No doubt a diagnosis might have been possible had the defendant agreed to personal interviews with the psychiatrists. See Jacobs, Psychiatric Examinations in the Determination of Sexual Dangerousness in Massachusetts, 10 New England L. Rev. 85 (1974). Yet neither G.L.c. 123A, §§ 4, 5, 6, nor any opinions of this court require that the psychiatric report be based on personal interviews. Indeed, we have explored at some length the various materials other than interviews which may be used in writing the report: (1) "the court record" and the transcript of testimony at prior hearings and trials, G.L.c. 123A, § 4, Andrews, petitioner, 368 Mass. 468, 472-475, 477 (1975); (2) "probation records," G.L.c. 123A, § 4, and police and other reports, Andrews, petitioner, supra at 473-474, Commonwealth v. Bladsa, 362 Mass. 539, 540-541 (1972); and (3) "past criminal records," G.L.c. 123A, § 5, Andrews, petitioner, supra at 474-475. It may perhaps be appropriate to suggest other sources of information for compiling the psychiatric report: (4) interviews with the family and friends of the defendant, Note, Application of the Fifth Amendment Privilege Against Self-Incrimination to the Civil Commitment Proceeding, Duke L.J. 729, 740-745 (1973); (5) the observations of the defendant by prison officials and the staff of the treatment center, see Commonwealth v. Major, 354 Mass. 666, 668 (1968), cert. denied, 393 U.S. 1109 (1969); (6) interviews with the victims of crimes of which the defendant has been convicted, Kozol, Boucher, & Garofalo, The Diagnosis and Treatment of Dangerousness, 18 Crime & Delinquency 370, 384 (1972); and (7) physiological and psychological tests, id. at 386. Without implying that such a list is exclusive, it is clear that a variety of sources may be used in writing the psychiatric report under G.L.c. 123A, §§ 4, 6. The absence of *30 personal interviews with the defendant in this case need not by itself have barred the submission of a report which either indicated that the defendant is not an SDP or clearly indicated that the defendant is an SDP.

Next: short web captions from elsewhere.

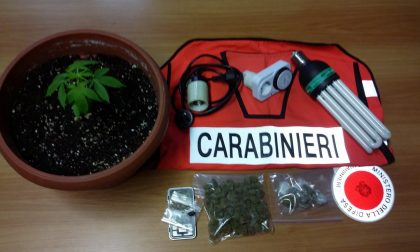 Serra per cannabis in casa: arrestato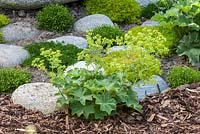 Alchemilla mollis - Lady's mantle and Sagina growing between pebbles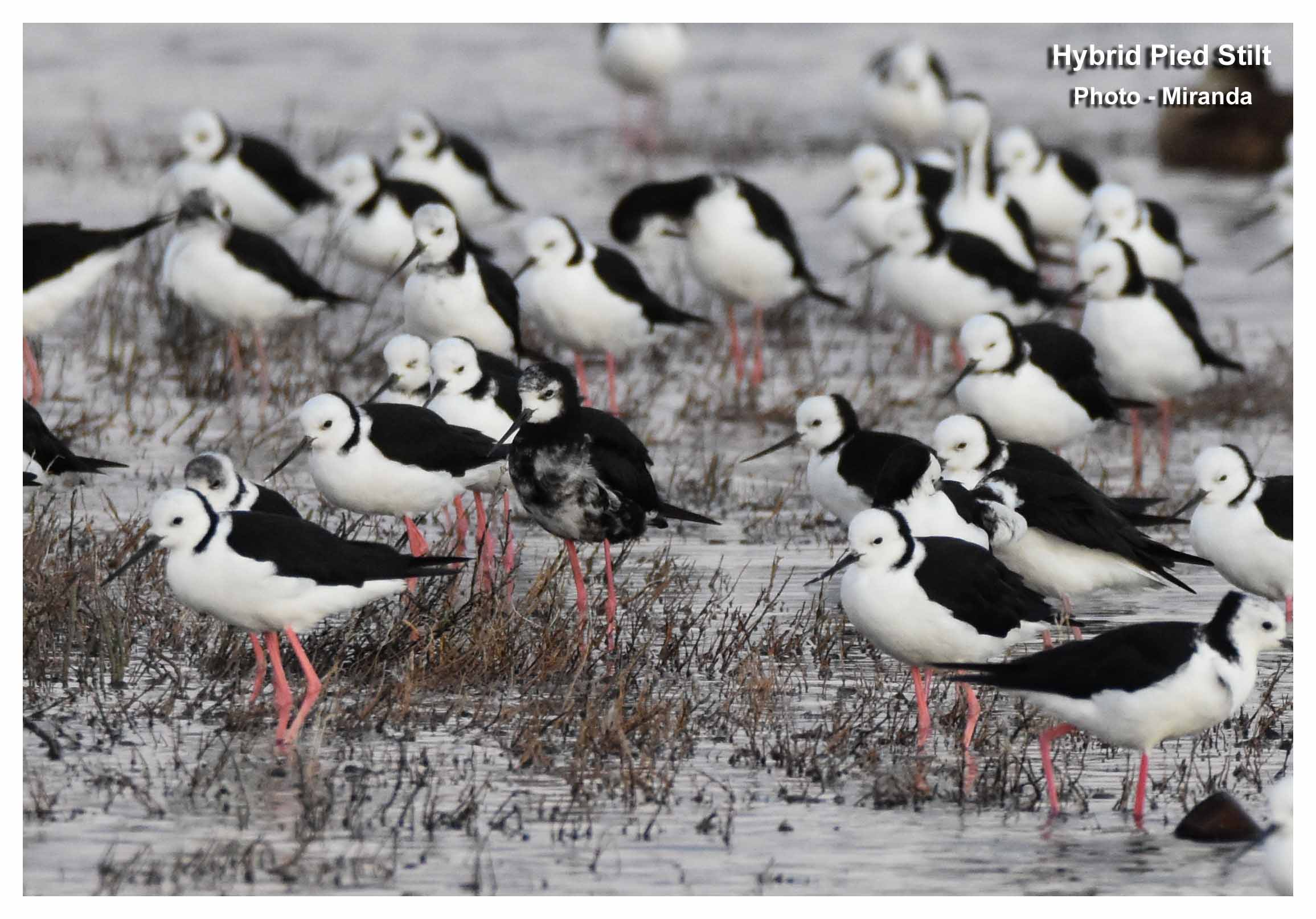 13-hy-pied-stilt-ft-r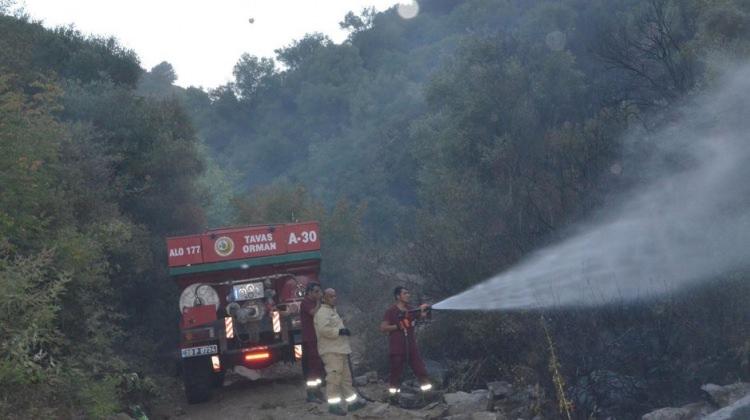 Denizli'de feci yangın! 5 hektarlık alan kül oldu
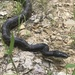 Eastern/Gray Ratsnake Complex - Photo (c) djm, some rights reserved (CC BY-NC)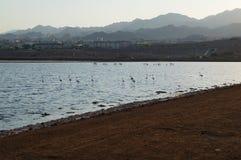 Flamingos rests in the birding park. Eilat, Israel - July 17 2018: Flamingos rests in the birding park stock images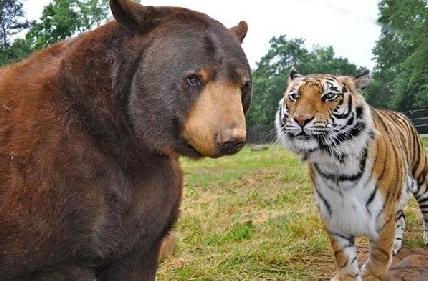 黑熊和老虎的相亲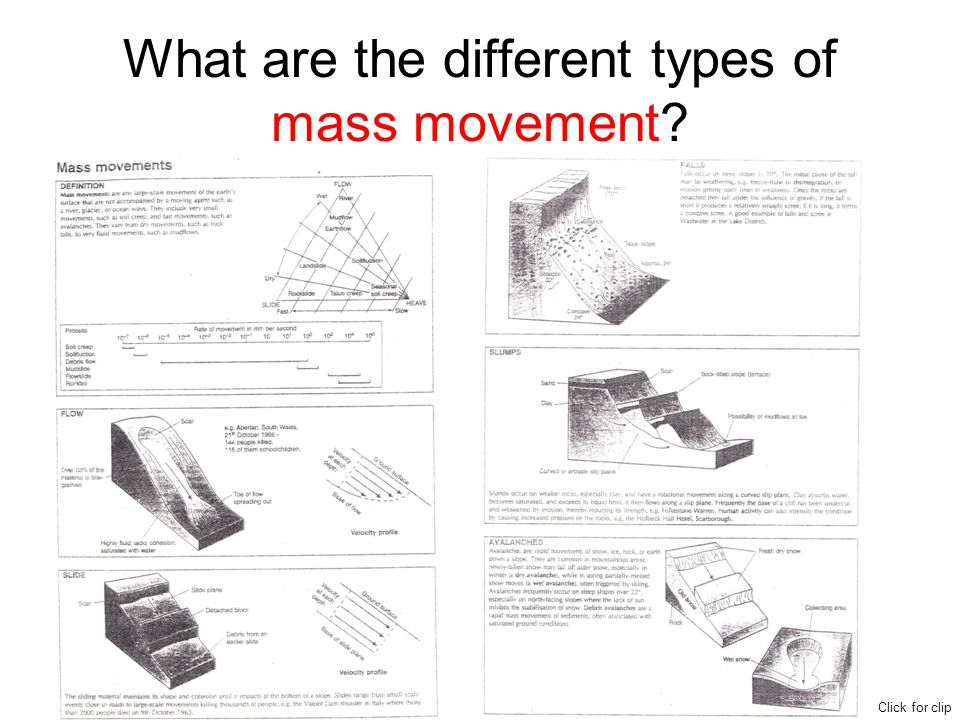 What are the different types of mass movement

A report by two psychiatrists which "clearly indicates" that a person is an SDP remains, however, a statutory prerequisite to a petition for commitment. In the absence of such a report, the Commonwealth did not, and cannot, file a petition for commitment of the defendant. For this reason, there is no pending commitment proceeding which can be dismissed, and the answer to the first question must be no.

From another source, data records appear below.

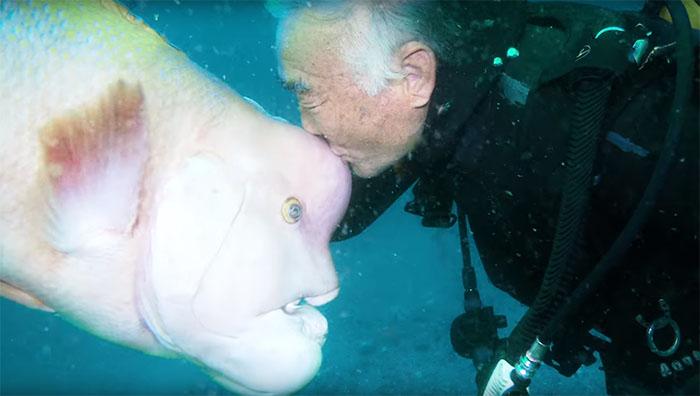 Un hombre y un pez son amigos durante 25 años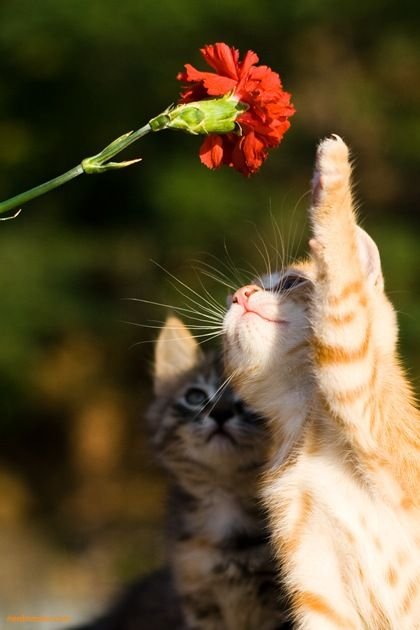 Kitty play with flowers.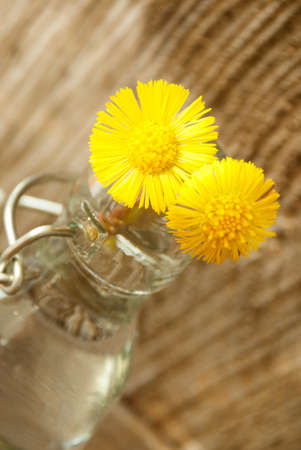 Two Yellow Flowers in a small Bottle or Vase photo
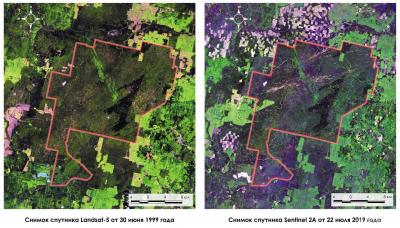Слева: снимок спутника Landsаt-5 от 30 июня 1999 года, справа: снимок спутника Sentinel 2А от 22 июля 2019 года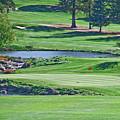 Golf Course by Liz Santie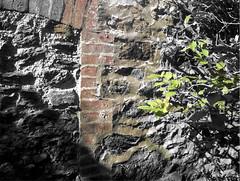 mur, 181005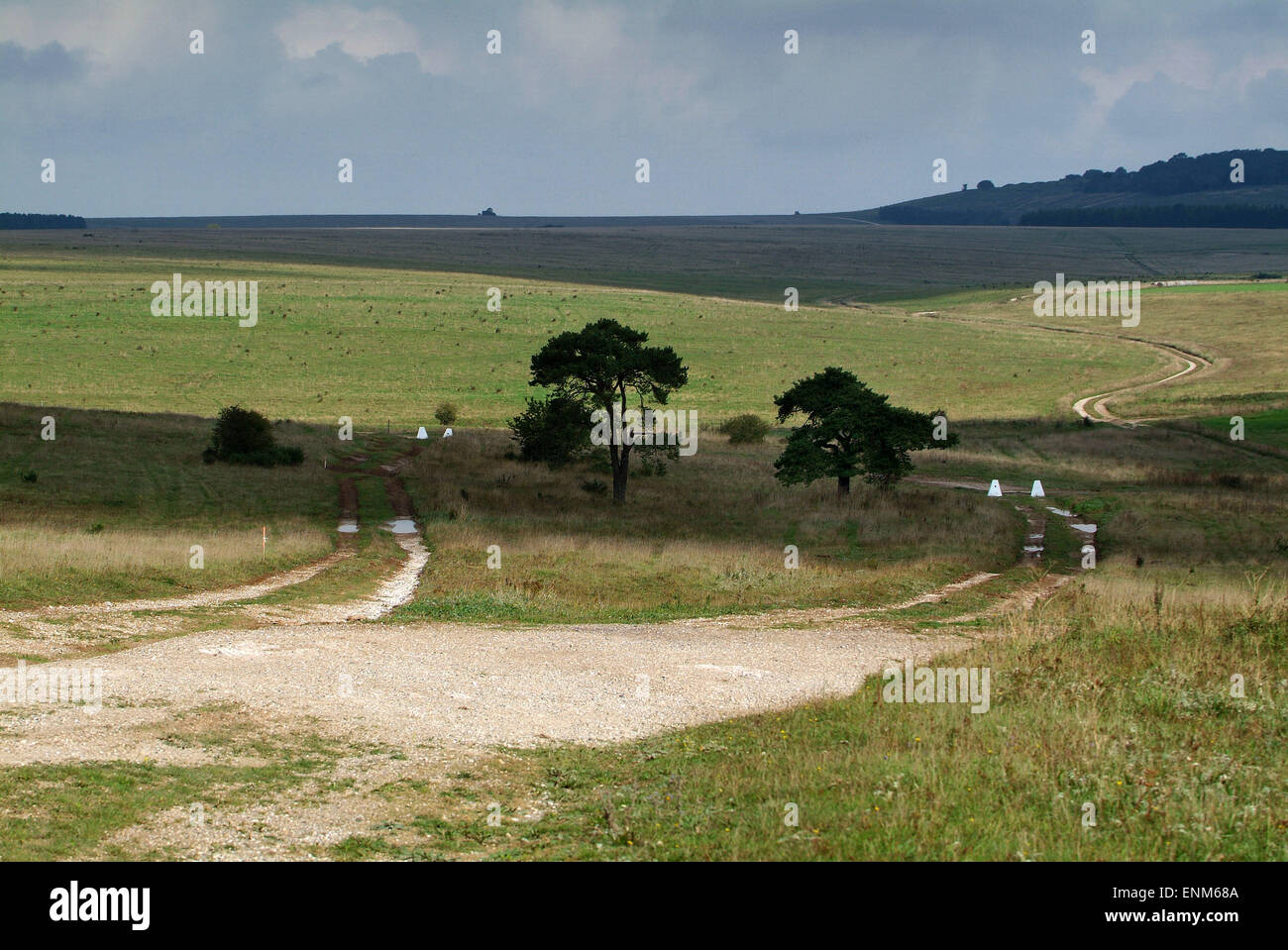 Salisbury Plain, Wiltshire, UK, used as a military training area by the British Army. Pictures show redundant Chieftan - Stock Image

2. Psychiatric evidence and commitment as an SDP. Since there is no commitment proceeding before the court, it is unnecessary to determine to what extent psychiatric evidence is necessary for a determination that a defendant is an SDP.

The case is remanded for further proceedings consistent with this opinion.

So ordered.


[1] The judge addressed his report to this court. The case was docketed in the Appeals Court, and was transferred here on our own motion. G.L.c. 211A, § 10 (A).

[2] This report contained (1) a detailed description of the facts underlying the charges to which the defendant pleaded guilty, (2) the defendant's prior criminal record, (3) a social history, (4) a military history.